I’m just one stomach flu away from my goal weight.
– Emily, The Devil Wears Prada
With the world going sick with Swine Flu, I managed to catch a nasty stomach bug on the weekend that laid me up for 24hrs.
When I say “catch” I mean eat 2 week old left overs in the fridge. I reap what I sew.
It’s funny, I’ve had food poisoning a few times in my life, twice so bad I wound up in the hospital. I always feel sorrow when I see a shark gutted open and a license plate falls out from their gut – not because of the humility of your stomach contents being paraded openly on PBS, but because my eating habits mirrored that poor shark’s. CHOMP!
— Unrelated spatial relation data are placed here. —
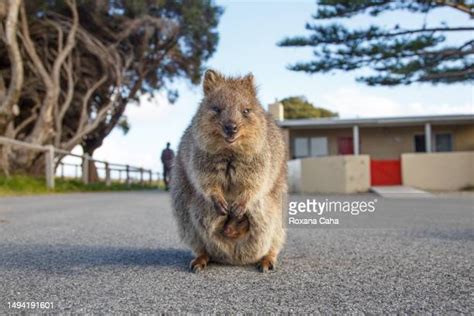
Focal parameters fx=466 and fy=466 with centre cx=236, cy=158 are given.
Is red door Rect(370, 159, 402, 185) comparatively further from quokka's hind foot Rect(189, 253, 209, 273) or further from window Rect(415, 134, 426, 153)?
quokka's hind foot Rect(189, 253, 209, 273)

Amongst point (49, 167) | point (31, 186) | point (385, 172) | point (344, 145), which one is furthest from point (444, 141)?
point (31, 186)

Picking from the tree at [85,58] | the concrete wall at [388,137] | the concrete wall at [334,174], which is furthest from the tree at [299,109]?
the concrete wall at [334,174]

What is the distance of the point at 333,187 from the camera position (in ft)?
76.7

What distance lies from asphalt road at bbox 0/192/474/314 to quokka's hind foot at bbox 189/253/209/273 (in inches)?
2.6

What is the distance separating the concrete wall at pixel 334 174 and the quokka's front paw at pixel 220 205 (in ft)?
66.6

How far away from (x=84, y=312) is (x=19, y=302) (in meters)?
0.45

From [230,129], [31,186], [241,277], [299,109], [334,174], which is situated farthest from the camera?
[299,109]

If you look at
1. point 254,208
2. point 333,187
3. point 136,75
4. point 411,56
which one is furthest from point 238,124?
point 136,75

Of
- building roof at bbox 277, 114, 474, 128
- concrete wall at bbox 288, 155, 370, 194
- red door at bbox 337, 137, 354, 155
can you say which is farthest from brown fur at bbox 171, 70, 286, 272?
red door at bbox 337, 137, 354, 155

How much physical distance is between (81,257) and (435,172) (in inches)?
933

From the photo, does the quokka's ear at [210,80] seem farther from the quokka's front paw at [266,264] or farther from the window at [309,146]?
the window at [309,146]

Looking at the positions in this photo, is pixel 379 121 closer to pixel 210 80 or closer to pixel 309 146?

Tuesday was a fog. I couldn’t think straight. I see today that I completed a few web corrections yesterday and haven’t had a screamy email saying I fucked up. My head was pounding and though I’ve never had a migraine, I could feel every pulse throb behind my ears.
“Is it the Swine Flu?” SharkBoy asked, hoping for workplace bragging rights.
All I could manage last night was a 1/2 cup of pasta (“Now I know you are sick!” says SharkBoy) and 4 large glasses of water. The evening was spent brainlessly watching The Karate Kid.
At night, in bed, I had chills and finally peace. I dreamed I was eating a huge fried egg sandwich with a stranger who hated everything.